Back-to-back years of record automobile sales are infrequently realized, celebrated and almost mythical in today’s modern, highly competitive world. One outstanding year is hoped for, planned for and often expected. Two consecutively across an entire industry is nothing short of spectacular and a sign that, as a group, something is being done right and well.
As is often the case, however, record breaking is quickly followed by downturn, forcing adaptation and innovation based on the consumer’s shifting wants and demands. Once again, the automotive industry finds itself preparing for this unenviable position.
One is hard-pressed to find an industry, that isn’t Internet-based, being forced to undergo monumental shifts with the frequency of the automotive industry, particularly due to reasons beyond their control. Increasing consumer awareness has already driven one shift within the automotive industry – lightweighting – and is starting to drive another – electrification.

Data extract:
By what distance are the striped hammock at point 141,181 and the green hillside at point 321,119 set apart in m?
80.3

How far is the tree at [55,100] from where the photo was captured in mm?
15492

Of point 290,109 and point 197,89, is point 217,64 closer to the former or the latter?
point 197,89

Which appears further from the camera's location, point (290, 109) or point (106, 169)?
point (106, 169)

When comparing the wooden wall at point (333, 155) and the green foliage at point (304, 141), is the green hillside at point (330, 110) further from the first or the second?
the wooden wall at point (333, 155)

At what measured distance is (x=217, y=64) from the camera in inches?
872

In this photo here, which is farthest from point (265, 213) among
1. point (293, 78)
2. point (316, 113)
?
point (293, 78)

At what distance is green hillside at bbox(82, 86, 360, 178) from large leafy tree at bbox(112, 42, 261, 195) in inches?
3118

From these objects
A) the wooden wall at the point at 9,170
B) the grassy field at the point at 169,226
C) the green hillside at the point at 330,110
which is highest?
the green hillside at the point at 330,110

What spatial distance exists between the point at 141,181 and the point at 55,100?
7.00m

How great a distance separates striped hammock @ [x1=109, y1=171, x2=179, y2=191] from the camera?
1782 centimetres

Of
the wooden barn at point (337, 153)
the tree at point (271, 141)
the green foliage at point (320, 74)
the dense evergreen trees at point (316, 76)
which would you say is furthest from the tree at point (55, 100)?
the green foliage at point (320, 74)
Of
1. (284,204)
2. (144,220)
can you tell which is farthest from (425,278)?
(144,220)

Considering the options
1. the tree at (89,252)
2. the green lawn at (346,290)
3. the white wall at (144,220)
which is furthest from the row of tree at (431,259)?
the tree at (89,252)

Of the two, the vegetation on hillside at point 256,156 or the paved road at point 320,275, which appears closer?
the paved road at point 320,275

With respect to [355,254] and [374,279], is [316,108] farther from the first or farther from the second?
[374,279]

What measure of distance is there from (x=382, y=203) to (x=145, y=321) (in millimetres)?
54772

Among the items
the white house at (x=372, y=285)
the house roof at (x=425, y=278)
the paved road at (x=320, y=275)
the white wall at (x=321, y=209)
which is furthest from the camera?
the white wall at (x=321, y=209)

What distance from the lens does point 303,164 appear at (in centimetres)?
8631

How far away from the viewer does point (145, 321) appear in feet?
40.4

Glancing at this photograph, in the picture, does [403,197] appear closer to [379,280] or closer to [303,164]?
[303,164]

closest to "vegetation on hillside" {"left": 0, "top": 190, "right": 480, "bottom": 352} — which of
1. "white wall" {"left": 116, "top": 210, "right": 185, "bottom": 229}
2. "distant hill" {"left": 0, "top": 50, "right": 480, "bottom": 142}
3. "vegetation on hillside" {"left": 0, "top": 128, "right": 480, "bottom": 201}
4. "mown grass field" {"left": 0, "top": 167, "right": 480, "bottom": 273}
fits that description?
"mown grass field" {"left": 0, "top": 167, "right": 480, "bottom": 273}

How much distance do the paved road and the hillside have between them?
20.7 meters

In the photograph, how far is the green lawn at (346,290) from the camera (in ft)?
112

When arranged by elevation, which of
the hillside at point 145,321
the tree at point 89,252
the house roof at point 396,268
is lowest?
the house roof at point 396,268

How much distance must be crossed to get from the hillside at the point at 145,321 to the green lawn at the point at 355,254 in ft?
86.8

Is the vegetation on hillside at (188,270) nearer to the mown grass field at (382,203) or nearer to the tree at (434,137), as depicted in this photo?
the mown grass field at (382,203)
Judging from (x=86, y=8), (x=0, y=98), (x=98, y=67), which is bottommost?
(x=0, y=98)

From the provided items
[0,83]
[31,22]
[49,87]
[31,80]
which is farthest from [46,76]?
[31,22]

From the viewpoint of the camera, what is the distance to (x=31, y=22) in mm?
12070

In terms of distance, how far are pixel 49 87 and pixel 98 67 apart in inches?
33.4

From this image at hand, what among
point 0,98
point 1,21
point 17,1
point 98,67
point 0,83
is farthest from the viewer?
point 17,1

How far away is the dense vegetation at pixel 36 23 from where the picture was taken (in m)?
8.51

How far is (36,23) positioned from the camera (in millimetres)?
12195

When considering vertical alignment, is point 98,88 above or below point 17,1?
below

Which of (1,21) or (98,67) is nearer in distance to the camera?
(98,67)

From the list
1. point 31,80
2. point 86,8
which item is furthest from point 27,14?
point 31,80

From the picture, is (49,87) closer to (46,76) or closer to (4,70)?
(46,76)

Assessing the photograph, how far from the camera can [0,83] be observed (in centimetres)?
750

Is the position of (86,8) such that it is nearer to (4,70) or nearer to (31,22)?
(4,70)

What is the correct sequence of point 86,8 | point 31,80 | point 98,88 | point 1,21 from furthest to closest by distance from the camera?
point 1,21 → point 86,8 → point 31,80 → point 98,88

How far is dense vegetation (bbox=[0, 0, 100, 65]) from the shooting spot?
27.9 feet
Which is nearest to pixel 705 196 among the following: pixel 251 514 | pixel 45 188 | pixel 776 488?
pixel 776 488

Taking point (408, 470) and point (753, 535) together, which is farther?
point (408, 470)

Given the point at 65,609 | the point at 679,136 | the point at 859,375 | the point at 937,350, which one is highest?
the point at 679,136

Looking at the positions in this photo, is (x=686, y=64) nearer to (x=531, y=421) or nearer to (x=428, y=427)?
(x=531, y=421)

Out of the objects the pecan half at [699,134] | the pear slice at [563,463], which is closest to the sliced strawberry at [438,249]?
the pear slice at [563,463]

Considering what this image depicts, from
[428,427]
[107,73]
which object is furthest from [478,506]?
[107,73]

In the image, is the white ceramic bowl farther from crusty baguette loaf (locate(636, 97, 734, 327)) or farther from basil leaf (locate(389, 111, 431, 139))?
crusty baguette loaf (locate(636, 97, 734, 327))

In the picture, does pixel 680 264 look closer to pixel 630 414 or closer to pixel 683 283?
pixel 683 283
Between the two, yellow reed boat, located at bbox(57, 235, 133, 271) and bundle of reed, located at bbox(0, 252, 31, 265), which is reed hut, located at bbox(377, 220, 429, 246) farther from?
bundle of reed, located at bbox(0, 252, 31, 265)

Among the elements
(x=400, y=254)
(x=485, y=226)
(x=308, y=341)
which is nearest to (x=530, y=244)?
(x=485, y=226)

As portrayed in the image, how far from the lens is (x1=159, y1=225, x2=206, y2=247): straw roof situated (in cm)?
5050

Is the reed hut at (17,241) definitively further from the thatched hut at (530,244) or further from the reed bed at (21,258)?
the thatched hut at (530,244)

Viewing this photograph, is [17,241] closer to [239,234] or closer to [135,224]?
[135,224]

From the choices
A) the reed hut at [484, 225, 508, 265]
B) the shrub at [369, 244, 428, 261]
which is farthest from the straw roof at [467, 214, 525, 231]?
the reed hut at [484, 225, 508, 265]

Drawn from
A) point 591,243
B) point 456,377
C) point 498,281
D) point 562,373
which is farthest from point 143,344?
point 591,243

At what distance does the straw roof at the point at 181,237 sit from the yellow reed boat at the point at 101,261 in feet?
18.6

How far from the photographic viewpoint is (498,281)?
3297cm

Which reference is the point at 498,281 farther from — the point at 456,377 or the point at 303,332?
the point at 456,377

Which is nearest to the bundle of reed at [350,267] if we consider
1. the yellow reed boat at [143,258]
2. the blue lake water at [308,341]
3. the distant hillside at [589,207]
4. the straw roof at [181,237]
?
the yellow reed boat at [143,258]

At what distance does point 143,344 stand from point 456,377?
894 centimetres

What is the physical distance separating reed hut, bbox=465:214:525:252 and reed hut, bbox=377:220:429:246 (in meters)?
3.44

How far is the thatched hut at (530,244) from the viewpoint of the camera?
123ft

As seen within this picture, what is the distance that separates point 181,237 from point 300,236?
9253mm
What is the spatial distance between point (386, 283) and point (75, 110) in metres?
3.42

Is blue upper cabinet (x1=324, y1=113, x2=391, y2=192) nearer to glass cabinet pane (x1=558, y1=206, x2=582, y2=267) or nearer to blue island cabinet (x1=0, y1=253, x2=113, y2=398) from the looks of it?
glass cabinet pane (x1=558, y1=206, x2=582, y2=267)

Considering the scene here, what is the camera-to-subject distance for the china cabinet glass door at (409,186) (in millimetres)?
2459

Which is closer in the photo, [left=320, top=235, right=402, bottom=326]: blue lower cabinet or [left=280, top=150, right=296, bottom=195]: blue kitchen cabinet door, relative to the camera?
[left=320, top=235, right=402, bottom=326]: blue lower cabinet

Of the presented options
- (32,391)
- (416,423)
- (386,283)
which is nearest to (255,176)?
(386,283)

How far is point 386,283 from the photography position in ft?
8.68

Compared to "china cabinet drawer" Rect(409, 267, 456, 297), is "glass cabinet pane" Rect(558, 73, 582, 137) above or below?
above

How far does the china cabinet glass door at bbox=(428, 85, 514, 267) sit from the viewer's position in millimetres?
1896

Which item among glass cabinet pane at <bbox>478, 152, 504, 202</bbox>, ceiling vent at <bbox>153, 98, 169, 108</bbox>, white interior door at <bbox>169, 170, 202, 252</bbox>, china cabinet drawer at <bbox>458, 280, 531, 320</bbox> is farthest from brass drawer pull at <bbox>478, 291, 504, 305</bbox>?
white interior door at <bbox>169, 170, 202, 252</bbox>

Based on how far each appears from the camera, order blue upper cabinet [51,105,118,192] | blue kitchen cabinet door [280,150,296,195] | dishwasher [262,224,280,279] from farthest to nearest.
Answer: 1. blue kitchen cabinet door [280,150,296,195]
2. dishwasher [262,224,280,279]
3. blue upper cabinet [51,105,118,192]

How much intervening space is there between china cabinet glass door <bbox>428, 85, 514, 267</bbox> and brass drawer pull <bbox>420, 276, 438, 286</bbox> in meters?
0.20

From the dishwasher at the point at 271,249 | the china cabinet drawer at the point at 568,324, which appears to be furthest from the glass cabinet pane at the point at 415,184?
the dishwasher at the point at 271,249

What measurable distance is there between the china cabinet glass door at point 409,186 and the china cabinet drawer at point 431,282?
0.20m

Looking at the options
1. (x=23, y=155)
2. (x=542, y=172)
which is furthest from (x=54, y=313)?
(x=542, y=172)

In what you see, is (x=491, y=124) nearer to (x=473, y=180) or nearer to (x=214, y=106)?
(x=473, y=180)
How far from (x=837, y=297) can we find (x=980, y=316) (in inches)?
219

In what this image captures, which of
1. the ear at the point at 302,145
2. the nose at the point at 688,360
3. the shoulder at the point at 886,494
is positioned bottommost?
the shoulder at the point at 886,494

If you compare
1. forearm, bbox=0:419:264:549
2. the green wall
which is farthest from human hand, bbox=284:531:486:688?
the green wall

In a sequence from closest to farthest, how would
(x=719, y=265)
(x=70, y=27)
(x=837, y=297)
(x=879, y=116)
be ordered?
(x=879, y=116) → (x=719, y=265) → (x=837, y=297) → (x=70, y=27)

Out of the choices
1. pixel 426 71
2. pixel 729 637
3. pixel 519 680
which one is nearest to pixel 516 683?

Tasks and exercises:
a - In the article on automobile sales, what shift has increasing consumer awareness already driven within the automotive industry?
b - Reproduce the passage of the article on automobile sales word for word, from "As is often" to "this unenviable position.".
The records come from a different source than the article on automobile sales.

Outputs in order:
a - Lightweighting.

b -
As is often the case, however, record breaking is quickly followed by downturn, forcing adaptation and innovation based on the consumer’s shifting wants and demands. Once again, the automotive industry finds itself preparing for this unenviable position.